Sans étonnement, les répondants croient à 89.46 % que le gouvernement devrait investir dans le sentier multifonctionnel s’il ne devait appuyer qu’un seul projet en bordure du littoral. Une proportion similaire, soit 90.22 %, estime que les candidats à l’Assemblée nationale devraient se prononcer publiquement pour ou contre un tel projet lors de la prochaine élection d’octobre 2026.

« Quand je regarde les résultats des gens, c’est extrêmement significatif, extrêmement positif. Dans la question de l’urne, on est à 90 %. C’est excellent », répond Claude Belley.

Pour répondre au sondage, cliquez ici.

Un sondage biaisé ?

Interpellé quant à la popularité du sondage, le maire de Petite-Rivière-Saint-François, Serge Bilodeau, a souhaité montrer l’autre côté de la médaille. Signifiant qu’elle « serait un atout pour la région », il qualifie de « biaisé » le sondage, jugeant que les répondants ne bénéficient pas d’une information complète pour réellement prendre position.
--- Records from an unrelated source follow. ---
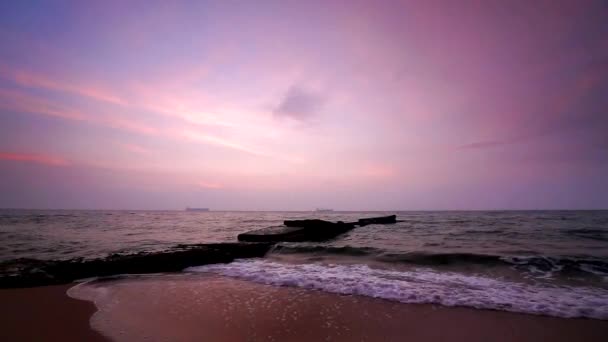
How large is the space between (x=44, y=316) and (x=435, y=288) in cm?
810

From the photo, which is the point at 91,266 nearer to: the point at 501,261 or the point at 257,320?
the point at 257,320

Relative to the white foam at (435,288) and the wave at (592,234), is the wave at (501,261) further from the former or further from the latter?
the wave at (592,234)

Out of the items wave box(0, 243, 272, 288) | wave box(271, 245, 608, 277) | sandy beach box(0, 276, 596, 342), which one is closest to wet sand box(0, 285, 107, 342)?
sandy beach box(0, 276, 596, 342)

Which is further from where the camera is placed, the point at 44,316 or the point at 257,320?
the point at 44,316

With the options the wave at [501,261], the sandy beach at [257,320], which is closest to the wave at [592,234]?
the wave at [501,261]

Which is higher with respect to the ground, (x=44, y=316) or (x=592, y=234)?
(x=592, y=234)

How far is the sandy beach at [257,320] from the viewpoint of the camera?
464 centimetres

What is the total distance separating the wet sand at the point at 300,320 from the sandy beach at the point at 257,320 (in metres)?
0.01

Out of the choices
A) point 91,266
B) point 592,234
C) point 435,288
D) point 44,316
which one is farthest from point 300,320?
point 592,234

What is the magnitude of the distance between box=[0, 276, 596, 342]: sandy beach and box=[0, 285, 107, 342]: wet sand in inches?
0.6

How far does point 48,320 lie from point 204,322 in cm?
270

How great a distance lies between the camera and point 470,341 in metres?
4.50

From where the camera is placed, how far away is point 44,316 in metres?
5.44

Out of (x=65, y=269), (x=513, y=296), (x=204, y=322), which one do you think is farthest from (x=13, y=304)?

« Si ce n’est pas Chemin de Fer Charlevoix qui est propriétaire, ce sera le CN (Canadian National). Les gens devront comprendre que le chemin de fer est là pour rester, peu importe ce qui arrive avec le Train de Charlevoix. S’il n’existe plus, c’est CN qui récupère et la track va rester-là », dit l’élu, citant « des sources » lui rapportant que le CN n’aurait « aucune intention » de céder les rails du chemin de fer. « Aux dernières nouvelles, à moins qu’il y ait des changements majeurs, ça ne passera pas sur les rails », renchérit-il.

Dans ce scénario, il maintient que les coûts du projet seraient beaucoup plus élevés qu’anticipé. « Il faut dire la vérité aux gens. […] On se rallie, mais il faut que la piste soit faite [en bordure des rails] et c’est des coûts beaucoup plus haut ».
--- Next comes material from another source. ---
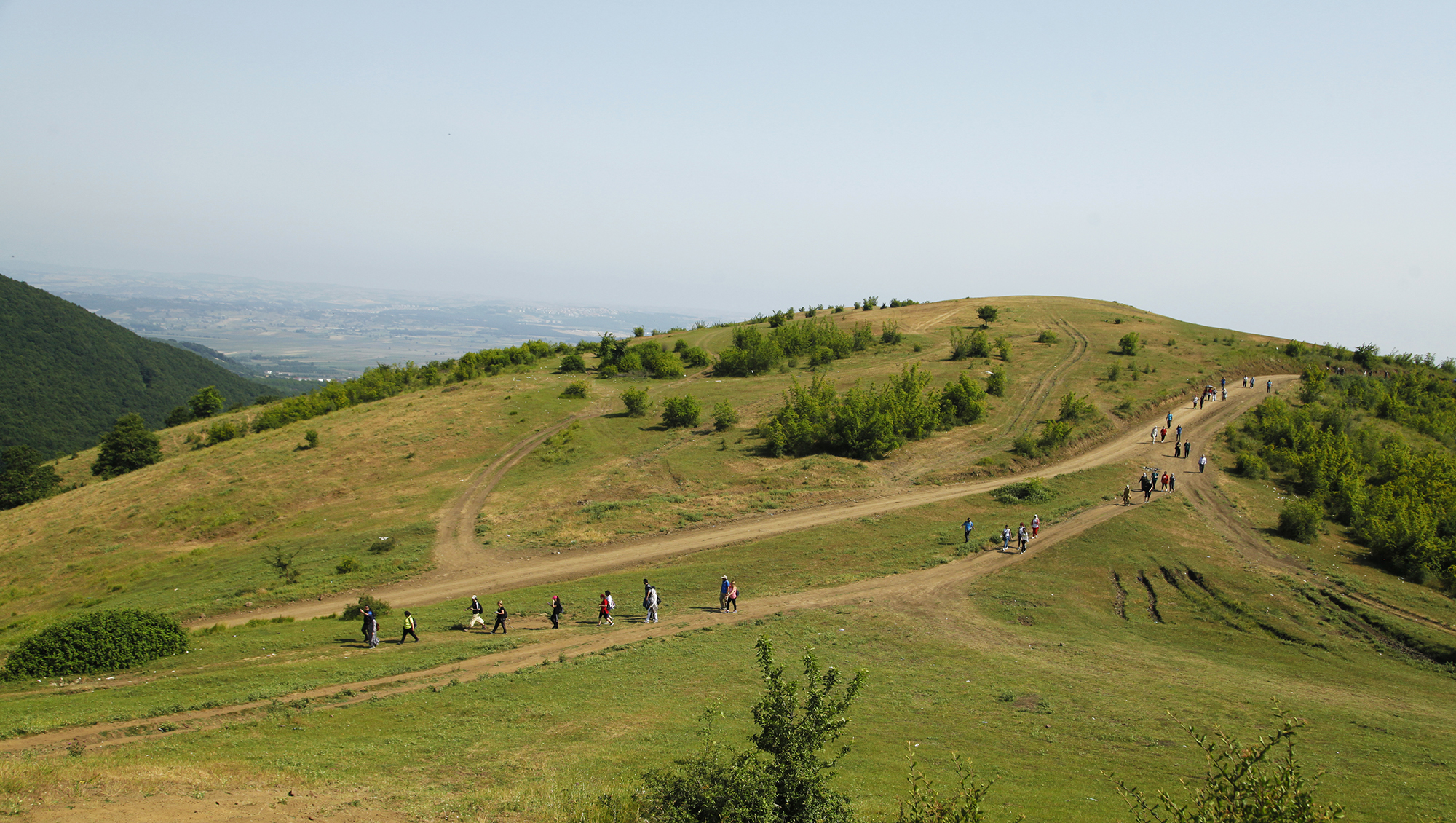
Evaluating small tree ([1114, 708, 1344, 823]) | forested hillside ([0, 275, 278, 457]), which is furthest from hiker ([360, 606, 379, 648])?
forested hillside ([0, 275, 278, 457])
Claude Belley a d’autres sons de cloche

« Clairement, on ne parle pas aux mêmes personnes », rétorque Claude Belley, qui est assuré que le CN n’a « aucun intérêt » à prendre la responsabilité des rails du chemin de fer, notamment en raison des coûts associés à la mise aux normes des infrastructures. « Moi les informations qu’on me donne, au coût d’entretien et de main-d’œuvre, jamais ils voudront reprendre ça. Ils connaissent les rails et leur état. On n’y roule pas à 30 km/h pour rien », soutient-il, défendant la démarche.
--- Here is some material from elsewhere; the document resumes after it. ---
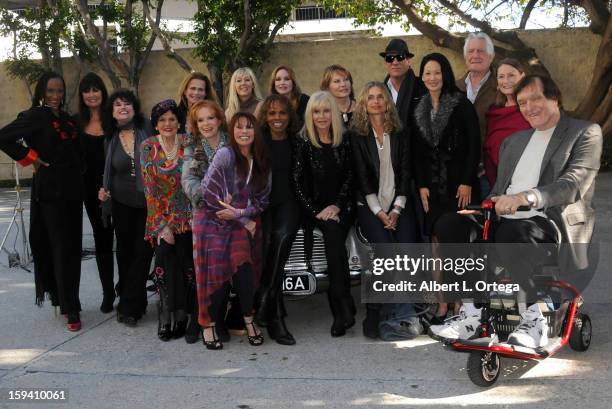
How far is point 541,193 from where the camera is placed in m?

« On a parlé à des ingénieurs ferroviaires. On ne sort pas ça d’un chapeau. […] Le politique l’aura en main et ils auront une décision à prendre quand le temps sera venu. »

Par ailleurs, Claude Belley maintient que le lancement du sondage n’est pas un affront au train touristique. « La question n’est pas : un train ou une piste cyclable. On dit simplement que si le train cesse ses activités, notre main est levée ».